### Objective:
Leave out pictures; repeat exactly the lines from the "What distance do" line through the last of the data below.

_ _ _

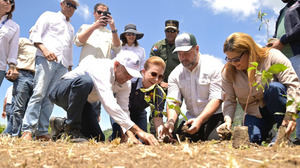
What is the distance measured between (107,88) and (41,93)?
1.22 meters

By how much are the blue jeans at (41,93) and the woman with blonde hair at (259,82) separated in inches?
86.7

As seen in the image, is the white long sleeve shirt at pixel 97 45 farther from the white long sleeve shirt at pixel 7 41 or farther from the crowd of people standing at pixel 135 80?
the white long sleeve shirt at pixel 7 41

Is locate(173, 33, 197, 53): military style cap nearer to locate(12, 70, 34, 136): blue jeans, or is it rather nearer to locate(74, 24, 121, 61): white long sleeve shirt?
locate(74, 24, 121, 61): white long sleeve shirt

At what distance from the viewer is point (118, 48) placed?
13.3 ft

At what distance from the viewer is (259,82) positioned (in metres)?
2.52

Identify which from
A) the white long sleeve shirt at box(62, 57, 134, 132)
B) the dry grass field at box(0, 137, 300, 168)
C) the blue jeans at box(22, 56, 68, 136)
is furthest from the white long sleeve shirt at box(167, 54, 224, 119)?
the blue jeans at box(22, 56, 68, 136)

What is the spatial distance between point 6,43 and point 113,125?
1.76 metres

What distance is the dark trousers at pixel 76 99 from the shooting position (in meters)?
3.25

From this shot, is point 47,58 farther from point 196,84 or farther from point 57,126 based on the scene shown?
point 196,84

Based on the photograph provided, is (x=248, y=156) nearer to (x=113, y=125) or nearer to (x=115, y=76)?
(x=115, y=76)

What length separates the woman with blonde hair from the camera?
239 centimetres

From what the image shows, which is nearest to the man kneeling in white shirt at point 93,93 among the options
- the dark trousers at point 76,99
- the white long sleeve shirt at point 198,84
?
the dark trousers at point 76,99

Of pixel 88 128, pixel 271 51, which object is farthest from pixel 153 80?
pixel 271 51

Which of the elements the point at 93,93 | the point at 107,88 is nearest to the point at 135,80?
the point at 93,93
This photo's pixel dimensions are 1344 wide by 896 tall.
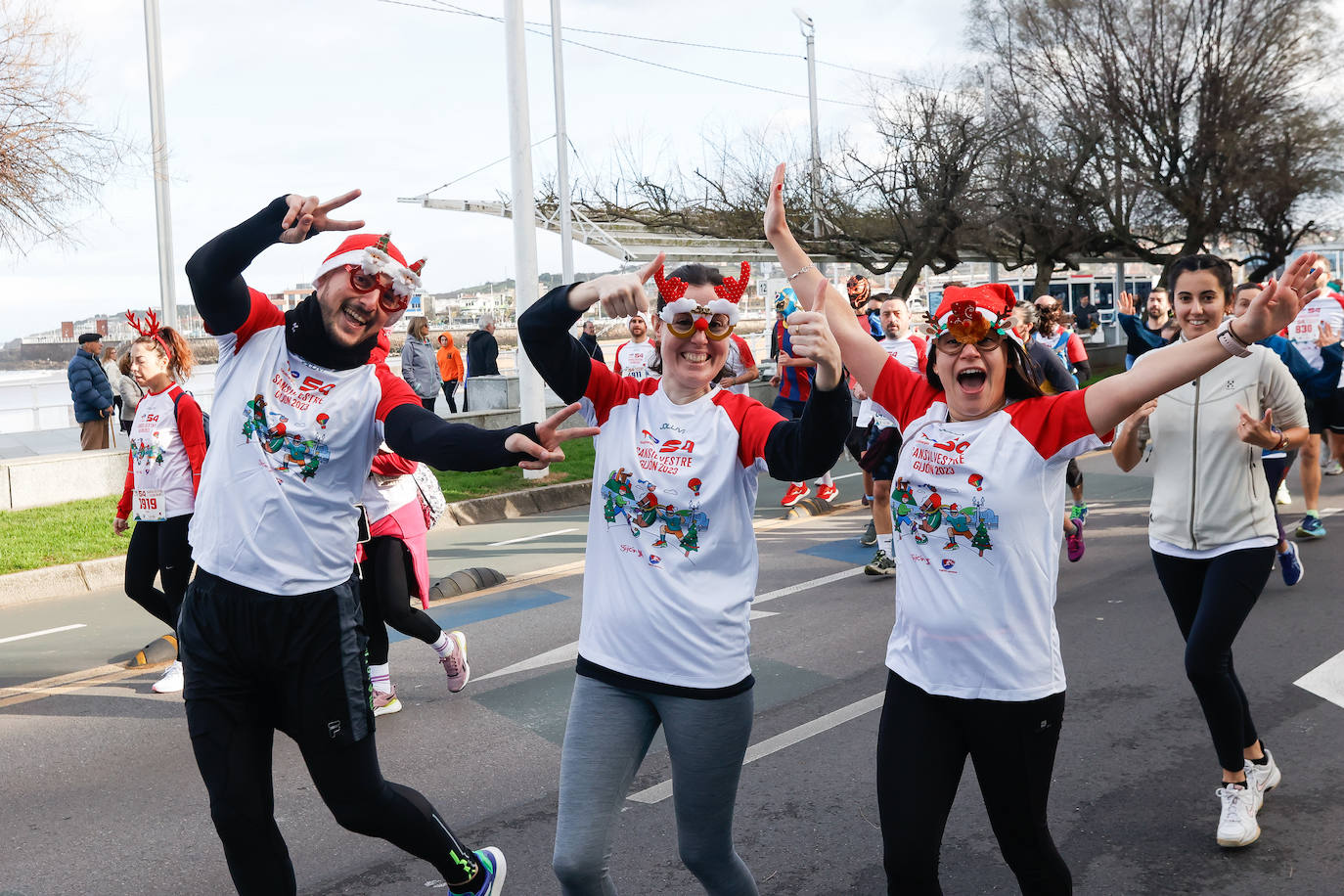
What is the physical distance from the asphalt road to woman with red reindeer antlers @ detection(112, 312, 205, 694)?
28.2 inches

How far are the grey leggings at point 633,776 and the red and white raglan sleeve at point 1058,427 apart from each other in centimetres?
98

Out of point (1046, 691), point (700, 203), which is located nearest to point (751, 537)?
point (1046, 691)

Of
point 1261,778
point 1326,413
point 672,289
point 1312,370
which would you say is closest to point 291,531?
point 672,289

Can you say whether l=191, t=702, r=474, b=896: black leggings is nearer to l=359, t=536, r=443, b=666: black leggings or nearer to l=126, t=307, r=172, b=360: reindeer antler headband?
l=359, t=536, r=443, b=666: black leggings

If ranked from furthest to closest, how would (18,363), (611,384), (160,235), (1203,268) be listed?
(18,363), (160,235), (1203,268), (611,384)

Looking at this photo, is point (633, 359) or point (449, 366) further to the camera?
point (449, 366)

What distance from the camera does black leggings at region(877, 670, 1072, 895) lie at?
2.96 m

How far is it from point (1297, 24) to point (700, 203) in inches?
619

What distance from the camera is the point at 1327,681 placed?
5977 millimetres

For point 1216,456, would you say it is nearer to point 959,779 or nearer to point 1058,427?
point 1058,427

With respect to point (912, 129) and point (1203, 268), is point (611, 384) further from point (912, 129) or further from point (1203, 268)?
point (912, 129)

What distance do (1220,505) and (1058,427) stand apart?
5.26 ft

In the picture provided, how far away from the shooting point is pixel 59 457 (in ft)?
39.4

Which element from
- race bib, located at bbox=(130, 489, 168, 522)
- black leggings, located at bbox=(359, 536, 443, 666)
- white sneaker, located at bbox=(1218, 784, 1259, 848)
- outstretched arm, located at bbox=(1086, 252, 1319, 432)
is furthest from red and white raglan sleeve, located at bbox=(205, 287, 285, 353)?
white sneaker, located at bbox=(1218, 784, 1259, 848)
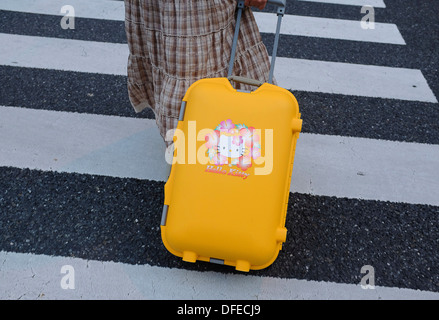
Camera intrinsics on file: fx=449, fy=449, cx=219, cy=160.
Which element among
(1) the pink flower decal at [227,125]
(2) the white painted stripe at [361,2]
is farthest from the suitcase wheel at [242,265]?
(2) the white painted stripe at [361,2]

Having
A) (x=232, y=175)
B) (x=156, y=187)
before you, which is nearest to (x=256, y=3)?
(x=232, y=175)

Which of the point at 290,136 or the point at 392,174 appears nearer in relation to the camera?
the point at 290,136

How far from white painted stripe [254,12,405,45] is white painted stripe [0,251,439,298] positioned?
260 centimetres

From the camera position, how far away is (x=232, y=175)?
172 cm

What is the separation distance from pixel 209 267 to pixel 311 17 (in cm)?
308

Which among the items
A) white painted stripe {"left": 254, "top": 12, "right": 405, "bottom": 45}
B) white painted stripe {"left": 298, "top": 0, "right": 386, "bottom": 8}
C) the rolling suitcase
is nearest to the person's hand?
the rolling suitcase

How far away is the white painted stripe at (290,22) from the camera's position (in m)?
3.99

_ _ _

### Solution to this exercise:
What distance do (1220,505) and (1058,427) stand apart?
5.26 ft

In the picture provided, how far away from the shooting point is pixel 59 457 (in ft)?
39.4

Which element from
- race bib, located at bbox=(130, 489, 168, 522)
- black leggings, located at bbox=(359, 536, 443, 666)
- white sneaker, located at bbox=(1218, 784, 1259, 848)
- outstretched arm, located at bbox=(1086, 252, 1319, 432)
is furthest from red and white raglan sleeve, located at bbox=(205, 287, 285, 353)?
white sneaker, located at bbox=(1218, 784, 1259, 848)
Camera intrinsics on file: fx=449, fy=449, cx=219, cy=160.
Which element among
(1) the pink flower decal at [227,125]
(2) the white painted stripe at [361,2]
is farthest from the suitcase wheel at [242,265]?
(2) the white painted stripe at [361,2]

Having
A) (x=232, y=175)
B) (x=156, y=187)
before you, which is nearest to (x=256, y=3)?
(x=232, y=175)

Which of the point at 290,136 or the point at 392,174 appears nearer in relation to the camera?
the point at 290,136

How far from white painted stripe [254,12,405,45] is white painted stripe [0,251,439,298] positioned?
260 centimetres

From the camera position, how far away is (x=232, y=175)?
172 cm

What is the separation distance from pixel 209 267 to pixel 311 17 (in cm)?
308

Which among the items
A) white painted stripe {"left": 254, "top": 12, "right": 405, "bottom": 45}
B) white painted stripe {"left": 298, "top": 0, "right": 386, "bottom": 8}
C) the rolling suitcase
is nearest to the person's hand?
the rolling suitcase

How far away is the white painted stripe at (290,22) from the camera's position (in m)?
3.99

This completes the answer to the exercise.